Sadly, Grandma's angel food cake baking days have been over for quite some time, so if there is a need for an angel food cake with caramel frosting, I'm the one who bakes it now.  And I just have to say that this caramel frosting is proof of Grandma's love for us for all the years that she made it because it is persnickety stuff.  I totally understand why she fretted about each cake.

I've seen this recipe crop up in many places and in many cookbooks, so it is not any kind of hidden family gem.  In fact, Grandma used the recipe from her copy of the Kitchen Klatter Cookbook, but she didn't follow the directions as they are written there.  I was probably in college when I had the good sense to arrange a lesson from her in how to make this frosting.  I had made it several times before that, but mine never turned out like hers, and I wanted to know why.  Now I'm going to clue you all in to her method too.

First, here are the ingredients you'll need:

1 cup light brown sugar
1 stick margarine (Grandma used Blue Bonnet)
1/4 c. milk
2 cups sifted powdered sugar
1 tsp. vanilla
2-3 drops Mapleine

1. Sift the two cups of powdered sugar and put them in a heavy glass mixing bowl.  Grandma Marian had two sets of the classic multicolored Pyrex bowls which she had received as wedding gifts in the late 1940s, and she always used the second largest green one.  I have my own set of those mixing bowls, so my green bowl is what you'll see in the second to last picture below even though I measured the sugar into a smaller red one to begin with.

2. Put the stick of margarine and the cup of brown sugar in a heavy-bottomed saucepan.  Now, some of you will be tempted to use butter instead of margarine, and that's fine.  I've done that many times, but to get the flavor and consistency that Grandma's frosting had, you need to use the Blue Bonnet margarine--and not the "light" stuff.

You can start cooking the sugar and margarine right over the firebox because you need to bring it to a boil; however, you won't be leaving it there.

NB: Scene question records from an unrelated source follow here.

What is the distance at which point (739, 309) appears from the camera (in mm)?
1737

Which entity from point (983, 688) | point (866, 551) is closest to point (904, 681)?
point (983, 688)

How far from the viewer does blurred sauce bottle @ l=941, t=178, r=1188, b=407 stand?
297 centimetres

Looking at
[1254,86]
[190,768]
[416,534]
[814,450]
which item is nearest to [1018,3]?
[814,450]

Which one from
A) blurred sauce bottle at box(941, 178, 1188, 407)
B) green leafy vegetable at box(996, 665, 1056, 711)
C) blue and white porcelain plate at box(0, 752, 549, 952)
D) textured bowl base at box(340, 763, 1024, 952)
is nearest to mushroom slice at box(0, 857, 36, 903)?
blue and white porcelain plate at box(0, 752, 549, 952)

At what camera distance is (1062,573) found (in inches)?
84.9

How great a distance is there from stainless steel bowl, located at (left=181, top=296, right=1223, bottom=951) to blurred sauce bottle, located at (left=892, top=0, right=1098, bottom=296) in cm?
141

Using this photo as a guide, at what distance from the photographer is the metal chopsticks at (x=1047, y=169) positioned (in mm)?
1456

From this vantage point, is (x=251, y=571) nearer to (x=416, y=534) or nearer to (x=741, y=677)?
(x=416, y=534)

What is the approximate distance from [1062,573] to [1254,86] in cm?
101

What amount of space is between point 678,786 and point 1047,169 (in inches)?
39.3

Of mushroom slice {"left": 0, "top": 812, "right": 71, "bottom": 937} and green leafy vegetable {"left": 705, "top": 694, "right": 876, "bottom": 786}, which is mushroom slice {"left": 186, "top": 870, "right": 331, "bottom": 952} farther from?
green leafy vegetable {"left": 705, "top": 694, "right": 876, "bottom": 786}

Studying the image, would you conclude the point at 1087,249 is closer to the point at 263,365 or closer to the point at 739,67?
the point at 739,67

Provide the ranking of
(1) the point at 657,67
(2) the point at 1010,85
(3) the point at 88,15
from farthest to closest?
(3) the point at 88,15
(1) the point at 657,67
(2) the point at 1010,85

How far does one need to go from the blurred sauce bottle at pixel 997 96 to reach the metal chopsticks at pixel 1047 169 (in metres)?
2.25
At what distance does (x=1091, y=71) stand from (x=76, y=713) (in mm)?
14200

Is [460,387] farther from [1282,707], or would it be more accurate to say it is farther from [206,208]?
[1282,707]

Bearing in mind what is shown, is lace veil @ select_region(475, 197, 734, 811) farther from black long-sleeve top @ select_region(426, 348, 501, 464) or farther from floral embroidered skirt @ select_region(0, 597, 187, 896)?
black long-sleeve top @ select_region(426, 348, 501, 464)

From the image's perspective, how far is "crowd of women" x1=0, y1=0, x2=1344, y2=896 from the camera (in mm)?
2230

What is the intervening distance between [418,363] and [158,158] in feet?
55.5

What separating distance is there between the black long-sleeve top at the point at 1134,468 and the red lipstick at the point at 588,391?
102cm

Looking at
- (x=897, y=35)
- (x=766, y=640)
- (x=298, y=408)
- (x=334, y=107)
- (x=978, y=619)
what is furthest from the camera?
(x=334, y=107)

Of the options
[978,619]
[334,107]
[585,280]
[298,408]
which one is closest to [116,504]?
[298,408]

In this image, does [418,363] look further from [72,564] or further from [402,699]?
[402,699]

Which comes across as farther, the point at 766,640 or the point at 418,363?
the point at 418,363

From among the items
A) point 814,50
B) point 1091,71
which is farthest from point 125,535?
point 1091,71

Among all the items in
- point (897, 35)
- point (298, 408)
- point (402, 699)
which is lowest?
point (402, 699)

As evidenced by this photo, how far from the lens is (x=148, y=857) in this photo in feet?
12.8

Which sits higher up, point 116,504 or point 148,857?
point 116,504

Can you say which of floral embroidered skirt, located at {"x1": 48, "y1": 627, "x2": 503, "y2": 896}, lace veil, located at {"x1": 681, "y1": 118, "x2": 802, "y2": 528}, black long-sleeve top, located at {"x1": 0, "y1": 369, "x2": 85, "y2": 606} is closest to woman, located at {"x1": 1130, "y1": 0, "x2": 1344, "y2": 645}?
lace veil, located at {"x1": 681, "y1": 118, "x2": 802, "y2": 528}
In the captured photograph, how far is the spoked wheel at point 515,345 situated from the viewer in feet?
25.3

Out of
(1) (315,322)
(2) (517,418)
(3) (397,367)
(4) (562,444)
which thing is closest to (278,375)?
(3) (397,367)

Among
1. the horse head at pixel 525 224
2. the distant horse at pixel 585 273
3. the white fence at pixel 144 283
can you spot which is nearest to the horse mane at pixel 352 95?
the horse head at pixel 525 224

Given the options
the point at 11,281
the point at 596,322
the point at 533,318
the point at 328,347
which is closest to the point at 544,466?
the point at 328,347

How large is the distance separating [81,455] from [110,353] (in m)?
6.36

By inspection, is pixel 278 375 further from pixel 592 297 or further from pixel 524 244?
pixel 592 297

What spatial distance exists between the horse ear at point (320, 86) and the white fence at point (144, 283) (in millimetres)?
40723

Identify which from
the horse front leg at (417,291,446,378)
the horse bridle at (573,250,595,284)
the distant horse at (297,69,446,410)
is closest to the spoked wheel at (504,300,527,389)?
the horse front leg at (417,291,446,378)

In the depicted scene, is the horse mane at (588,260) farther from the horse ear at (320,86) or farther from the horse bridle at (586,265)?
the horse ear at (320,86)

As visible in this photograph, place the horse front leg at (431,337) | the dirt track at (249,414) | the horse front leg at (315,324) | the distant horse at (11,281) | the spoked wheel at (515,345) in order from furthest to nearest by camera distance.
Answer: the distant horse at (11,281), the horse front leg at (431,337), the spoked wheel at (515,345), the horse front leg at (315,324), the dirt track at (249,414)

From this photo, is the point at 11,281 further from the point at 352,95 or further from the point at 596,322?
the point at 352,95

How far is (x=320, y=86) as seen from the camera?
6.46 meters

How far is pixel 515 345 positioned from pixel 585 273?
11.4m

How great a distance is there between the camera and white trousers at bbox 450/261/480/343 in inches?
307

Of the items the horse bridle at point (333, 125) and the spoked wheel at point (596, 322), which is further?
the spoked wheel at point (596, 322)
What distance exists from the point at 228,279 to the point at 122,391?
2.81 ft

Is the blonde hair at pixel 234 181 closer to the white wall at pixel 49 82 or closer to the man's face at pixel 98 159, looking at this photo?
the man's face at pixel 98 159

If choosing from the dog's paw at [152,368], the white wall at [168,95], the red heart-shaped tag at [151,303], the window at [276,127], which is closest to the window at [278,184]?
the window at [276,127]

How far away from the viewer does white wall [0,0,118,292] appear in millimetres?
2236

3. While it is heating, I usually use my spoon to chop up the stick of margarine a little bit and stir things around a little.  Don't stir much, though, because you don't want it to get grainy.

4. Once this mixture comes to a full rolling boil, keep it boiling for exactly two minutes.  Don't leave it directly over the fire, though, because you don't want it to boil hard for that amount of time.  If you do, you'll end up with frosting that will crack into a million pieces later on.  In the pictures below, you can see the progression of the syrup moving away from the fire in the space of these two minutes.  Have your 1/4 cup of milk ready for the next step.

Boy!  I'm sorry about the state of my cooktop in these last two
pictures.  Marjorie is long overdue for a good polishing.

5. At the end of the two minutes, add the 1/4 cup of milk, place the syrup back over the firebox, and bring the mixture back to a boil.

6. As soon as it has reached a good rolling boil again, remove from the fire immediately.

Now things get interesting (hence the lack of pictures).

7. Pour a little of the hot syrup into the bowl of sifted powdered sugar and begin beating it together.

8. Continue to add the hot syrup a little at a time, beating after each addition.  You may need to beat quite a while.  It's a little like making homemade candy.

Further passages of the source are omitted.